Avantajının kendisinde olduğunu biliyordu ve bu yüzden yerini korumaya çalışıyordu.
Paeung sanki kazanmış gibi gülümseyerek konuştu.
“Sen her şeyi iyi anlıyorsun, o yüzden bana on balığı getir. Sonra sana umutsuzca istediğin ağaç kökü demetini vereceğim.”
“Bütün bunlar sanki senin tarafından konulmuş gibi görünüyor.”
Sözlerim üzerine Paeung kollarını iki yana açtı.
“Burada kral benim. Eğer burada rahat bir hayat yaşamak istiyorsan, sen de benim sözlerimi takip etsen iyi olur.”
“Doğru. Ağacın kökünde bulunan kişi kraldır.”
“Hahaha. Anlıyorsan gel…”
“O zaman sizin adamlarınızın krallarının isteği doğrultusunda ölmeye cesaretleri var mı diye bakayım mı?”
“Ne?”
vay canına!
“Kuak!”
Kan Şeytan Kılıcı doğrudan Paeung'un alnına saplandı.
Kafasına bıçak saplanan adam çatırtı sesi çıkarıp gürültüyle yere düştü.
En üstte oturan adam on adım öteden gelen bir kılıcı göremedi mi? Sadece bir atış yeterliydi.
'...!!'
Bir anda olan şey herkesi aptallaştırdı. Eh, kimse liderinin hemen öldürüleceğini beklemiyordu herhalde.
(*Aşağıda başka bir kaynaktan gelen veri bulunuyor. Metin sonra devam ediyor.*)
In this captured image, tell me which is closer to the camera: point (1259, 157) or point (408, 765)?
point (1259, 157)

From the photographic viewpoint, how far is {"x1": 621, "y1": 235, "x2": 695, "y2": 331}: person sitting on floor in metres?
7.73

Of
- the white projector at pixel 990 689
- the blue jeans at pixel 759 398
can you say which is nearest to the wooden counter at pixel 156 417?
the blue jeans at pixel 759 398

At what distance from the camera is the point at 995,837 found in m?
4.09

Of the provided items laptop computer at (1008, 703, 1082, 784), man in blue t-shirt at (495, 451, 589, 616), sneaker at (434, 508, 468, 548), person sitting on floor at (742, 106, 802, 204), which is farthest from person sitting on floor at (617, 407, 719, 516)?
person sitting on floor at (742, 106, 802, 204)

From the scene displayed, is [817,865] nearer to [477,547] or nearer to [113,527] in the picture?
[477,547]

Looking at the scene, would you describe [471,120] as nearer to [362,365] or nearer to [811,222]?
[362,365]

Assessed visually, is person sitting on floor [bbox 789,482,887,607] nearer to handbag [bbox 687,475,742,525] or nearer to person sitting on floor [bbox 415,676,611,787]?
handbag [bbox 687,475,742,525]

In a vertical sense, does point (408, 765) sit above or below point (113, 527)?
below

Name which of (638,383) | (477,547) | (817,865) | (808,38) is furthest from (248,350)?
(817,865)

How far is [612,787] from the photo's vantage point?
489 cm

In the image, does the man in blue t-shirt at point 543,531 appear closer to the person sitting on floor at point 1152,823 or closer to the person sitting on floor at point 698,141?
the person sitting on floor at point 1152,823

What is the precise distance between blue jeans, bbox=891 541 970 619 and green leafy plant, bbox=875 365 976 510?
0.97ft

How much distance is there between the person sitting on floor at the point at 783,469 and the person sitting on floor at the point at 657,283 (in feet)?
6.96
Bağırırken meşaleyi elimde tutuyordum.
“Hadi, yak onu.”
“Kuak!”
Ellerinde meşaleler olan adamlar şaşkındı, ne yapacaklarına karar veremiyordu.
“Birlikte ölmek istemiyorsunuz sanırım.”
Adamların sözlerime verecek cevabı yoktu. Burada zorlu bir hayat yaşamak için böcek ve fare yiyenler, ağaç köklerinin çatışması yüzünden bunları çöpe mi atacaklardı?
Şak!
Kılıcımı Paeung'un alnından çekip gülümsedim.
“Şimdi kral benim elimde öldüğüne göre, ben kral mıyım? Eğer farklı bir fikrin varsa, öne çık.”
Kanlı bıçağı savurduğumu gören adamların hepsi ağızlarını kapattılar.